* TASK INSTRUCTIONS: Please return every entry below exactly as written, without any of its pictures.

* Stored data:
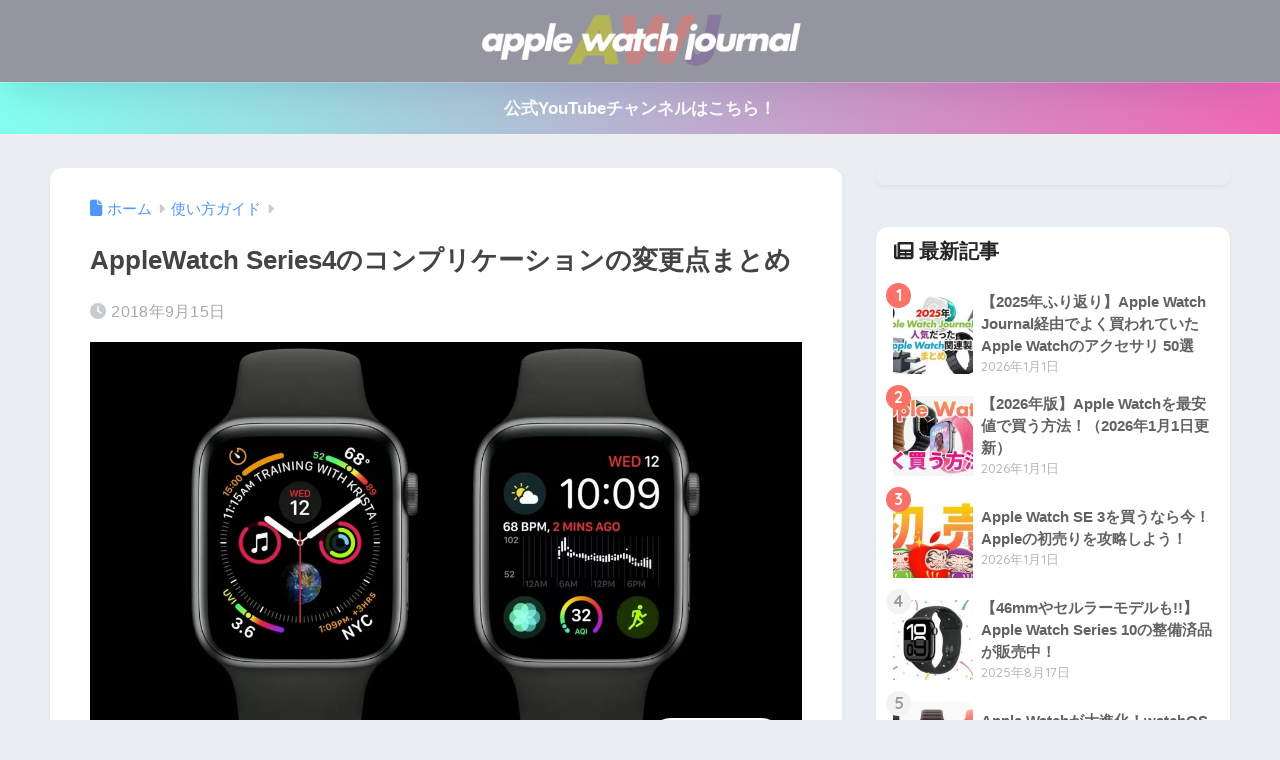

--- FILE ---
content_type: text/html; charset=utf-8
request_url: https://www.google.com/recaptcha/api2/aframe
body_size: -85
content:
<!DOCTYPE HTML><html><head><meta http-equiv="content-type" content="text/html; charset=UTF-8"></head><body><script nonce="k3iVF3PMTP_dnF8KIY2lIA">/** Anti-fraud and anti-abuse applications only. See google.com/recaptcha */ try{var clients={'sodar':'https://pagead2.googlesyndication.com/pagead/sodar?'};window.addEventListener("message",function(a){try{if(a.source===window.parent){var b=JSON.parse(a.data);var c=clients[b['id']];if(c){var d=document.createElement('img');d.src=c+b['params']+'&rc='+(localStorage.getItem("rc::a")?sessionStorage.getItem("rc::b"):"");window.document.body.appendChild(d);sessionStorage.setItem("rc::e",parseInt(sessionStorage.getItem("rc::e")||0)+1);localStorage.setItem("rc::h",'1769899560424');}}}catch(b){}});window.parent.postMessage("_grecaptcha_ready", "*");}catch(b){}</script></body></html>

--- FILE ---
content_type: text/css
request_url: https://applewatchjournal.net/wp-content/themes/sango-theme-child/css/app-ranking.css
body_size: 463
content:
.app-ranking{border-bottom:1px solid #efefef;-moz-box-sizing:border-box;-webkit-box-sizing:border-box;box-sizing:border-box;display:block;line-height:1.4;padding:.8rem 1rem .8rem .4rem;position:relative;text-align:justify}.app-ranking.ad{background:#eeaeca;background:linear-gradient(0deg,rgba(238,174,202,.2),rgba(148,187,233,.201))}.app-ranking:after{content:"\f054";font-family:Font Awesome\ 5 Free;font-size:1rem;font-weight:900;margin-top:-1rem;position:absolute;right:0;top:50%;transform:scaleX(.8)}.app-ranking a{grid-column-gap:0;color:#444;display:grid;grid-template-columns:22px 64px 1fr;line-height:1.2;text-decoration:none}.app-ranking .ranking{align-self:center;font-size:.85rem;justify-self:center}.app-ranking .app-icon img{border-radius:20%}.app-ranking .app-info{padding-left:.5rem}.app-ranking .app-category,.app-ranking .app-dev{color:#9595a1;font-size:.75rem}.app-ranking .app-info .app-name{color:#3e3e3e;font-weight:700;margin-bottom:6px}.app-ranking .app-info .tag{background:#9595a1;font-size:.675rem;height:16px;margin:2px}.app-ranking .app-dev{max-width:calc(100% - 60px)}.app-ranking .app-price{background:#4f96f6;border-radius:12px;bottom:.8rem;color:#fff;font-size:.85rem;padding:2px 12px;position:absolute;right:.8rem}.ranking-nav{padding:0 16px;position:relative}.ranking-nav a.open{font-size:.85rem;line-height:1;position:absolute;right:16px;text-decoration:none;top:-24px}.ranking-nav .categories{background:#e8e8e8;border-radius:8px;margin-top:.5rem;overflow:hidden;padding:12px;text-align:left}.ranking-nav a{font-size:.85rem;margin:2px 1px;padding:2px 6px}

--- FILE ---
content_type: application/javascript; charset=utf-8;
request_url: https://dalc.valuecommerce.com/app3?p=885022914&_s=https%3A%2F%2Fapplewatchjournal.net%2Fhowto%2F6573&vf=iVBORw0KGgoAAAANSUhEUgAAAAMAAAADCAYAAABWKLW%2FAAAAMElEQVQYV2NkFGP4n5HRxrC3qZaBUfUb8%2F%2F8al6GMslPDIwbubr%2Bh54zYSjQcGIAAASqDTa7t%2F7eAAAAAElFTkSuQmCC
body_size: 2572
content:
vc_linkswitch_callback({"t":"697e8627","r":"aX6GJwAJC3YDlHEQCooD7AqKCJRizA","ub":"aX6GJgADJfYDlHEQCooCsQqKBti%2Bdg%3D%3D","vcid":"EE96tkTjSngBZ03B-sHRQCcgGkAkf15_FzjmI76vemupJGnRAHOmImMVIeLlQz28","vcpub":"0.592758","direct.sanwa.co.jp":{"a":"2706855","m":"3205567","g":"b4a5baf68c"},"l":4,"enet-japan.com":{"a":"2428656","m":"2036496","g":"9debea678c"},"p":885022914,"paypaymall.yahoo.co.jp":{"a":"2821580","m":"2201292","g":"be5043168c"},"lp.ankerjapan.com":{"a":"2811827","m":"3397687","g":"050c9f4d8c"},"bit.ly":{"a":"2773224","m":"3267352","g":"1d53ffc9d8","sp":"utm_source%3Dvc%26utm_medium%3Daffiliate%26utm_campaign%3Dproduct_detail"},"s":3331080,"fcf.furunavi.jp":{"a":"2773224","m":"3267352","g":"1d53ffc9d8","sp":"utm_source%3Dvc%26utm_medium%3Daffiliate%26utm_campaign%3Dproduct_detail"},"external-test-pc.staging.furunavi.com":{"a":"2773224","m":"3267352","g":"1d53ffc9d8","sp":"utm_source%3Dvc%26utm_medium%3Daffiliate%26utm_campaign%3Dproduct_detail"},"furunavi.jp":{"a":"2773224","m":"3267352","g":"1d53ffc9d8","sp":"utm_source%3Dvc%26utm_medium%3Daffiliate%26utm_campaign%3Dproduct_detail"},"mini-shopping.yahoo.co.jp":{"a":"2821580","m":"2201292","g":"be5043168c"},"qoo10.jp":{"a":"2858864","m":"3560897","g":"dbe420088c"},"online.nojima.co.jp":{"a":"2428656","m":"2036496","g":"9debea678c"},"beauty.rakuten.co.jp":{"a":"2762004","m":"3300516","g":"d295de308c"},"shopping.geocities.jp":{"a":"2821580","m":"2201292","g":"be5043168c"},"www.ankerjapan.com":{"a":"2811827","m":"3397687","g":"050c9f4d8c"},"check.yamada-denkiweb.com":{"a":"2431450","m":"2241345","g":"0252ea708c"},"mbhshop.elecom.co.jp":{"a":"2423127","m":"2505544","g":"6fe5935e8c"},"azwww.yamada-denkiweb.com":{"a":"2431450","m":"2241345","g":"0252ea708c"},"shopping.yahoo.co.jp":{"a":"2821580","m":"2201292","g":"be5043168c"},"pi-chiku-park.com":{"a":"2431450","m":"2241345","g":"0252ea708c"},"www.yamada-denkiweb.com":{"a":"2431450","m":"2241345","g":"0252ea708c"},"approach.yahoo.co.jp":{"a":"2821580","m":"2201292","g":"be5043168c"},"app-external-test-pc.staging.furunavi.com":{"a":"2773224","m":"3267352","g":"1d53ffc9d8","sp":"utm_source%3Dvc%26utm_medium%3Daffiliate%26utm_campaign%3Dproduct_detail"},"shop.elecom.co.jp":{"a":"2423127","m":"2505544","g":"6fe5935e8c"},"paypaystep.yahoo.co.jp":{"a":"2821580","m":"2201292","g":"be5043168c"},"app.furunavi.jp":{"a":"2773224","m":"3267352","g":"1d53ffc9d8","sp":"utm_source%3Dvc%26utm_medium%3Daffiliate%26utm_campaign%3Dproduct_detail"},"ymall.jp":{"a":"2462253","m":"2732707","g":"32977cbb8c"}})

* SOLVED EXERCISE:
--- FILE ---
content_type: text/html; charset=utf-8
request_url: https://www.google.com/recaptcha/api2/aframe
body_size: -85
content:
<!DOCTYPE HTML><html><head><meta http-equiv="content-type" content="text/html; charset=UTF-8"></head><body><script nonce="k3iVF3PMTP_dnF8KIY2lIA">/** Anti-fraud and anti-abuse applications only. See google.com/recaptcha */ try{var clients={'sodar':'https://pagead2.googlesyndication.com/pagead/sodar?'};window.addEventListener("message",function(a){try{if(a.source===window.parent){var b=JSON.parse(a.data);var c=clients[b['id']];if(c){var d=document.createElement('img');d.src=c+b['params']+'&rc='+(localStorage.getItem("rc::a")?sessionStorage.getItem("rc::b"):"");window.document.body.appendChild(d);sessionStorage.setItem("rc::e",parseInt(sessionStorage.getItem("rc::e")||0)+1);localStorage.setItem("rc::h",'1769899560424');}}}catch(b){}});window.parent.postMessage("_grecaptcha_ready", "*");}catch(b){}</script></body></html>

--- FILE ---
content_type: text/css
request_url: https://applewatchjournal.net/wp-content/themes/sango-theme-child/css/app-ranking.css
body_size: 463
content:
.app-ranking{border-bottom:1px solid #efefef;-moz-box-sizing:border-box;-webkit-box-sizing:border-box;box-sizing:border-box;display:block;line-height:1.4;padding:.8rem 1rem .8rem .4rem;position:relative;text-align:justify}.app-ranking.ad{background:#eeaeca;background:linear-gradient(0deg,rgba(238,174,202,.2),rgba(148,187,233,.201))}.app-ranking:after{content:"\f054";font-family:Font Awesome\ 5 Free;font-size:1rem;font-weight:900;margin-top:-1rem;position:absolute;right:0;top:50%;transform:scaleX(.8)}.app-ranking a{grid-column-gap:0;color:#444;display:grid;grid-template-columns:22px 64px 1fr;line-height:1.2;text-decoration:none}.app-ranking .ranking{align-self:center;font-size:.85rem;justify-self:center}.app-ranking .app-icon img{border-radius:20%}.app-ranking .app-info{padding-left:.5rem}.app-ranking .app-category,.app-ranking .app-dev{color:#9595a1;font-size:.75rem}.app-ranking .app-info .app-name{color:#3e3e3e;font-weight:700;margin-bottom:6px}.app-ranking .app-info .tag{background:#9595a1;font-size:.675rem;height:16px;margin:2px}.app-ranking .app-dev{max-width:calc(100% - 60px)}.app-ranking .app-price{background:#4f96f6;border-radius:12px;bottom:.8rem;color:#fff;font-size:.85rem;padding:2px 12px;position:absolute;right:.8rem}.ranking-nav{padding:0 16px;position:relative}.ranking-nav a.open{font-size:.85rem;line-height:1;position:absolute;right:16px;text-decoration:none;top:-24px}.ranking-nav .categories{background:#e8e8e8;border-radius:8px;margin-top:.5rem;overflow:hidden;padding:12px;text-align:left}.ranking-nav a{font-size:.85rem;margin:2px 1px;padding:2px 6px}

--- FILE ---
content_type: application/javascript; charset=utf-8;
request_url: https://dalc.valuecommerce.com/app3?p=885022914&_s=https%3A%2F%2Fapplewatchjournal.net%2Fhowto%2F6573&vf=iVBORw0KGgoAAAANSUhEUgAAAAMAAAADCAYAAABWKLW%2FAAAAMElEQVQYV2NkFGP4n5HRxrC3qZaBUfUb8%2F%2F8al6GMslPDIwbubr%2Bh54zYSjQcGIAAASqDTa7t%2F7eAAAAAElFTkSuQmCC
body_size: 2572
content:
vc_linkswitch_callback({"t":"697e8627","r":"aX6GJwAJC3YDlHEQCooD7AqKCJRizA","ub":"aX6GJgADJfYDlHEQCooCsQqKBti%2Bdg%3D%3D","vcid":"EE96tkTjSngBZ03B-sHRQCcgGkAkf15_FzjmI76vemupJGnRAHOmImMVIeLlQz28","vcpub":"0.592758","direct.sanwa.co.jp":{"a":"2706855","m":"3205567","g":"b4a5baf68c"},"l":4,"enet-japan.com":{"a":"2428656","m":"2036496","g":"9debea678c"},"p":885022914,"paypaymall.yahoo.co.jp":{"a":"2821580","m":"2201292","g":"be5043168c"},"lp.ankerjapan.com":{"a":"2811827","m":"3397687","g":"050c9f4d8c"},"bit.ly":{"a":"2773224","m":"3267352","g":"1d53ffc9d8","sp":"utm_source%3Dvc%26utm_medium%3Daffiliate%26utm_campaign%3Dproduct_detail"},"s":3331080,"fcf.furunavi.jp":{"a":"2773224","m":"3267352","g":"1d53ffc9d8","sp":"utm_source%3Dvc%26utm_medium%3Daffiliate%26utm_campaign%3Dproduct_detail"},"external-test-pc.staging.furunavi.com":{"a":"2773224","m":"3267352","g":"1d53ffc9d8","sp":"utm_source%3Dvc%26utm_medium%3Daffiliate%26utm_campaign%3Dproduct_detail"},"furunavi.jp":{"a":"2773224","m":"3267352","g":"1d53ffc9d8","sp":"utm_source%3Dvc%26utm_medium%3Daffiliate%26utm_campaign%3Dproduct_detail"},"mini-shopping.yahoo.co.jp":{"a":"2821580","m":"2201292","g":"be5043168c"},"qoo10.jp":{"a":"2858864","m":"3560897","g":"dbe420088c"},"online.nojima.co.jp":{"a":"2428656","m":"2036496","g":"9debea678c"},"beauty.rakuten.co.jp":{"a":"2762004","m":"3300516","g":"d295de308c"},"shopping.geocities.jp":{"a":"2821580","m":"2201292","g":"be5043168c"},"www.ankerjapan.com":{"a":"2811827","m":"3397687","g":"050c9f4d8c"},"check.yamada-denkiweb.com":{"a":"2431450","m":"2241345","g":"0252ea708c"},"mbhshop.elecom.co.jp":{"a":"2423127","m":"2505544","g":"6fe5935e8c"},"azwww.yamada-denkiweb.com":{"a":"2431450","m":"2241345","g":"0252ea708c"},"shopping.yahoo.co.jp":{"a":"2821580","m":"2201292","g":"be5043168c"},"pi-chiku-park.com":{"a":"2431450","m":"2241345","g":"0252ea708c"},"www.yamada-denkiweb.com":{"a":"2431450","m":"2241345","g":"0252ea708c"},"approach.yahoo.co.jp":{"a":"2821580","m":"2201292","g":"be5043168c"},"app-external-test-pc.staging.furunavi.com":{"a":"2773224","m":"3267352","g":"1d53ffc9d8","sp":"utm_source%3Dvc%26utm_medium%3Daffiliate%26utm_campaign%3Dproduct_detail"},"shop.elecom.co.jp":{"a":"2423127","m":"2505544","g":"6fe5935e8c"},"paypaystep.yahoo.co.jp":{"a":"2821580","m":"2201292","g":"be5043168c"},"app.furunavi.jp":{"a":"2773224","m":"3267352","g":"1d53ffc9d8","sp":"utm_source%3Dvc%26utm_medium%3Daffiliate%26utm_campaign%3Dproduct_detail"},"ymall.jp":{"a":"2462253","m":"2732707","g":"32977cbb8c"}})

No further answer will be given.